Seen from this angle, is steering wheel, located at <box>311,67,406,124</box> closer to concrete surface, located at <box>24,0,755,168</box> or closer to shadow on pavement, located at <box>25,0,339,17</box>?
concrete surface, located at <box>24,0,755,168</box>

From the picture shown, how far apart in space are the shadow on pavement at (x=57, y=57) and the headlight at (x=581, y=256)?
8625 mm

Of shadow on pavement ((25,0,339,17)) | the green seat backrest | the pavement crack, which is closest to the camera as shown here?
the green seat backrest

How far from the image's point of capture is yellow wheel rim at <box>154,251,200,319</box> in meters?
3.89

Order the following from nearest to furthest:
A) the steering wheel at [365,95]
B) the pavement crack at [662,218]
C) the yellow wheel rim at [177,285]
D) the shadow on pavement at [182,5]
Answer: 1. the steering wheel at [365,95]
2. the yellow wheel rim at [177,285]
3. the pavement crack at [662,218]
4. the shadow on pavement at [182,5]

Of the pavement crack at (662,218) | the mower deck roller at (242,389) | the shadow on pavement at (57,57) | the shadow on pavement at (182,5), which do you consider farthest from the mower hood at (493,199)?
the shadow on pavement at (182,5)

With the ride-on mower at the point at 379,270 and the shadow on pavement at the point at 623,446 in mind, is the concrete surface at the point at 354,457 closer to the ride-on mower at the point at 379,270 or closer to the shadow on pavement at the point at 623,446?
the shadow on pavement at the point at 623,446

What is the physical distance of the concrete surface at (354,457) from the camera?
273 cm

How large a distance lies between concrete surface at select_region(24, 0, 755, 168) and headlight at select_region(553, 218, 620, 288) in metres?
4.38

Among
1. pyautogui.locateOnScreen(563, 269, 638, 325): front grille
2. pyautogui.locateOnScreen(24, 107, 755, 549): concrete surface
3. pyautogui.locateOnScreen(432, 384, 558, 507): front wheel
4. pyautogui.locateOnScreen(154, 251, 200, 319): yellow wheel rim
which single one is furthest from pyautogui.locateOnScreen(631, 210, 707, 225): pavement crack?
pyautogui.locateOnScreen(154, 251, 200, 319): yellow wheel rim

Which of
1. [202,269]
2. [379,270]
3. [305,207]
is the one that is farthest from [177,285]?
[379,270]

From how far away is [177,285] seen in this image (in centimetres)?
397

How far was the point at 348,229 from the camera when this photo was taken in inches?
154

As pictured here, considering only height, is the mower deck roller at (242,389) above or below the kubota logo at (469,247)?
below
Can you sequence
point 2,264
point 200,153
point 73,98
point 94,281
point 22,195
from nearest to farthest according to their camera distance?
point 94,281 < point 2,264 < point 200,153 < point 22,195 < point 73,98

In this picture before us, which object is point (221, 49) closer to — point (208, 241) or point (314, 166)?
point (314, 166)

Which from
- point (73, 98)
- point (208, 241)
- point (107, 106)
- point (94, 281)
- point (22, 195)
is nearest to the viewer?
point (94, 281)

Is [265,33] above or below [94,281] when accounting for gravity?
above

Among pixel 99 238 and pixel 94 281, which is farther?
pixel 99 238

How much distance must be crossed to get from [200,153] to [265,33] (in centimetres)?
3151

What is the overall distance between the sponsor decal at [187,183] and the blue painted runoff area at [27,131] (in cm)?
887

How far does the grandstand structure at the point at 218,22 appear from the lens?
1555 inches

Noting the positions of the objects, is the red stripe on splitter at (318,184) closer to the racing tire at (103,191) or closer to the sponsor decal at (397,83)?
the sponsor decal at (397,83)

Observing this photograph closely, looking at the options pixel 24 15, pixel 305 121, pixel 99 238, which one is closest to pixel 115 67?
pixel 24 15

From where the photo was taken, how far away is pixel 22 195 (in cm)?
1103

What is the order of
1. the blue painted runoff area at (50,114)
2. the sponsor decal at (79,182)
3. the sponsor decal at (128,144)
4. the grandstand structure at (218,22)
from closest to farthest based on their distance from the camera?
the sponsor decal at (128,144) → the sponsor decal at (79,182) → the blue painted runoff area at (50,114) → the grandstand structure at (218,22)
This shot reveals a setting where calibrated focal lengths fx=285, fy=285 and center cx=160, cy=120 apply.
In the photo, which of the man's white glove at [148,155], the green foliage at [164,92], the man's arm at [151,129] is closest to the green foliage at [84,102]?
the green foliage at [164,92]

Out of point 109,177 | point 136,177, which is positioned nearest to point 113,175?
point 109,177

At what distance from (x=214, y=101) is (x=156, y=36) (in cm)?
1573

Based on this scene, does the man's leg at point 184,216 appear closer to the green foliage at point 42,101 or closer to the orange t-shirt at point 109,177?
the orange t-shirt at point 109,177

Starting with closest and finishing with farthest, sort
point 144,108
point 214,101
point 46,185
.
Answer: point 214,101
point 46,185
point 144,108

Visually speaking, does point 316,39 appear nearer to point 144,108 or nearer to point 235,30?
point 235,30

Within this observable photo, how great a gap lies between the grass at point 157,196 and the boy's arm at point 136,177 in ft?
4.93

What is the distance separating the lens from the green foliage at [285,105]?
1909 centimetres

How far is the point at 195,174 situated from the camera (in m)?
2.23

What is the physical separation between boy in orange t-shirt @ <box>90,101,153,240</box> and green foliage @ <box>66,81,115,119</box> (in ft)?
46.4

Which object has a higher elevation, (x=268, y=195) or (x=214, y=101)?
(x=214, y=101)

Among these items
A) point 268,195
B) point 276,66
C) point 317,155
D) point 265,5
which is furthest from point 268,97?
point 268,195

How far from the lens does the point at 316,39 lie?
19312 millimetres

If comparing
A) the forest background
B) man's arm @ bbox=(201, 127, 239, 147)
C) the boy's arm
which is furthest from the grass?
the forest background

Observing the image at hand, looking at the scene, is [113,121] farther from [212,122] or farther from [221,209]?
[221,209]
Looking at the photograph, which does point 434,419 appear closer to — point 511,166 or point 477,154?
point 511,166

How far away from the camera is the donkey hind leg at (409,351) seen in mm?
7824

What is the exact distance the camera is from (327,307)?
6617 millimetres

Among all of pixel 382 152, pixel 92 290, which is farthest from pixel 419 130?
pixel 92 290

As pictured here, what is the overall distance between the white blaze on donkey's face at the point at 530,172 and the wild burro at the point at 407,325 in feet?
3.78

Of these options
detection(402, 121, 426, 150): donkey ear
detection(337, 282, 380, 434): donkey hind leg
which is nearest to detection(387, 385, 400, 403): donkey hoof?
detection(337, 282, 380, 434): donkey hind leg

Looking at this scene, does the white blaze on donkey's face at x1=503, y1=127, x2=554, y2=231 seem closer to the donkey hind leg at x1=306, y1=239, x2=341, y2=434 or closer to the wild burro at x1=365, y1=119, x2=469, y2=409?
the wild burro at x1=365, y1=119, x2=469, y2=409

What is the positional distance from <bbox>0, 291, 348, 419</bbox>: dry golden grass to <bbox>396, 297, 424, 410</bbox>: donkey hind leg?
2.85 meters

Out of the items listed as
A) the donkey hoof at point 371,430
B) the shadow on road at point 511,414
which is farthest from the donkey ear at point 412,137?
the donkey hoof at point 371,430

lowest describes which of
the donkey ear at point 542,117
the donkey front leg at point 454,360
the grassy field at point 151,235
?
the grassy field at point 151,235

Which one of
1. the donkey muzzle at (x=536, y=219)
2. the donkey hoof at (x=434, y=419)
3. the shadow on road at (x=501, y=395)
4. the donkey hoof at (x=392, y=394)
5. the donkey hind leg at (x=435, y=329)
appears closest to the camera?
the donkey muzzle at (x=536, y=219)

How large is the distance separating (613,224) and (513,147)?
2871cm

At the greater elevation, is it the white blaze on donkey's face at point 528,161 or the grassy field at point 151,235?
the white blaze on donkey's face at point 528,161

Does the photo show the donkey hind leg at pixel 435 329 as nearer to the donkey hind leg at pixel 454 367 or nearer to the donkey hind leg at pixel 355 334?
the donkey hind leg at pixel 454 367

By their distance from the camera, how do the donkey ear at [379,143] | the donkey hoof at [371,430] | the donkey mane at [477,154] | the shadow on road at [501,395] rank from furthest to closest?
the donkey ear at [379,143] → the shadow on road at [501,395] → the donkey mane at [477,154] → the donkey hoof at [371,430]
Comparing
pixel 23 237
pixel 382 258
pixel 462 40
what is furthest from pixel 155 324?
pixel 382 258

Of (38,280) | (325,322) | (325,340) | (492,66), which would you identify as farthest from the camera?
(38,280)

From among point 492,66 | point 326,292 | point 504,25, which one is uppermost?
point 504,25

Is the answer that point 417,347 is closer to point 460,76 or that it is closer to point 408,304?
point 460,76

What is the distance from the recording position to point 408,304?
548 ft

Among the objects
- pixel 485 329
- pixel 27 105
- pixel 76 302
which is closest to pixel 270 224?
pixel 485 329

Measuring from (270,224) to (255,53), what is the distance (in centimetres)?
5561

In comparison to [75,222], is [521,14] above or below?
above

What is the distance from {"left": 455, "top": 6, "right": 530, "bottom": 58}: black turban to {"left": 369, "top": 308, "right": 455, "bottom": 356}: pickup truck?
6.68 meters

*What you should do*
From the material above, pull out every line that contains the word "where", matching its case exactly.

*Answer to the problem*
From where the photo was taken, how far away is pixel 22 195 (in cm)?
This shot reveals a setting where calibrated focal lengths fx=285, fy=285 and center cx=160, cy=120 apply.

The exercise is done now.